Die Räumungsklage sei gem. § 543 Abs. 1 S. 1 BGB begründet, weil die fristlose Kündigung vom 27.07.2016 wegen eines Zahlungsrückstandes aus dem Zeitraum seit März 2014 in Höhe von 4.935,40 € berechtigt gewesen sei.

Aufgrund der Weigerung der Beklagten aus März 2016, eine Mangelbeseitigung zu dulden, sei das zuvor bestehende Leistungsverweigerungsrecht nach § 320 Abs. 1 S. 1 BGB entfallen und die Beklagten seien zur sofortigen Nachzahlung des einbehaltenen Betrags verpflichtet gewesen. Es widerspreche dem Zweck des Leistungsverweigerungsrechtes nach § 320 BGB, wenn der Gläubiger einerseits Druck auf den Schuldner ausübe, um diesen zur Erfüllung seiner vertraglichen Pflichten anzuhalten, er andererseits aber dem Schuldner die Erfüllung dieser Pflichten nicht ermögliche, indem er diese in Gestalt der Mängelbeseitigung ablehne. Dies gelte auch dann, wenn der Mieter den mangelhaften Zustand wegen der Beweisführung in einem anderen Rechtsstreit erhalten wolle, weil er eine Beweissicherung durch andere Mittel zuvor hätte vornehmen können.

Fazit

Die Entscheidung des BGH stellt klar, dass der Mieter sein Zurückbehaltungsrecht verliert, wenn er eine Mangelbeseitigung durch den Vermieter ablehnt. In diesem Fall ist der Mieter besser damit beraten, den zurückbehaltenen Betrag sofort an den Vermieter zu leisten, soweit dieser eine Höhe erreicht, der eine fristlose Kündigung rechtfertigt. Anderenfalls setzt sich der Mieter einer berechtigten fristlosen und fristgerechten Kündigung aus.

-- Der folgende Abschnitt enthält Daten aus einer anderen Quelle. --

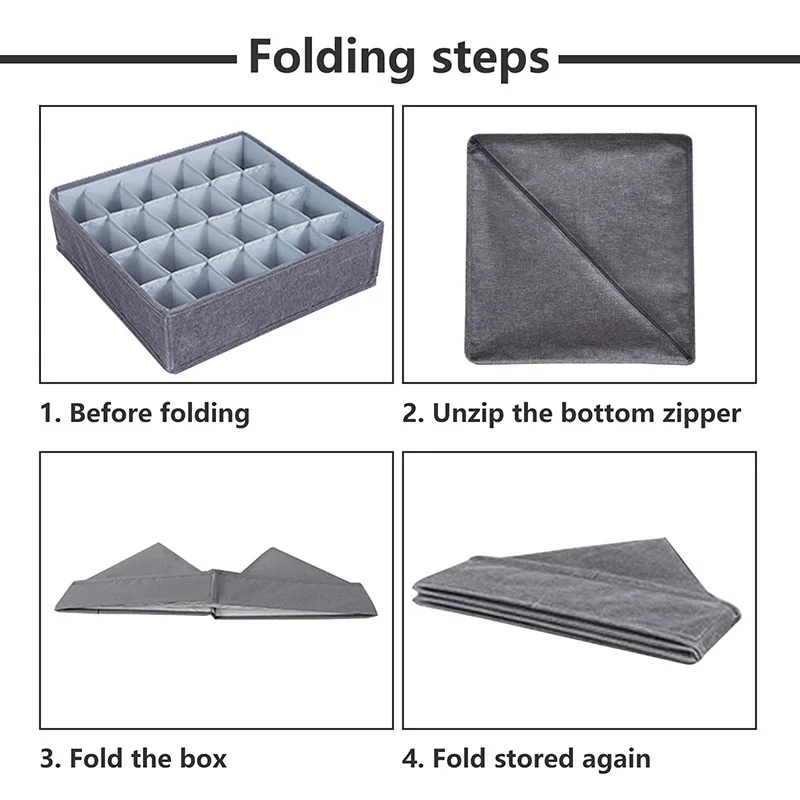 Folding steps

1. Before folding

2. Unzip the bottom zipper

3. Fold the box

4. Fold stored again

Für etwaige für erforderlich gehaltene Beweissicherungen stehen sowohl dem Vermieter als auch dem Mieter das selbstständige Beweisverfahren oder – wie in der vorliegenden Ent­scheidung vom BGH erwähnt – das Anfertigen von Lichtbildern sowie die Benennung von Zeugen mit Kenntnis der Mängel zur Verfügung.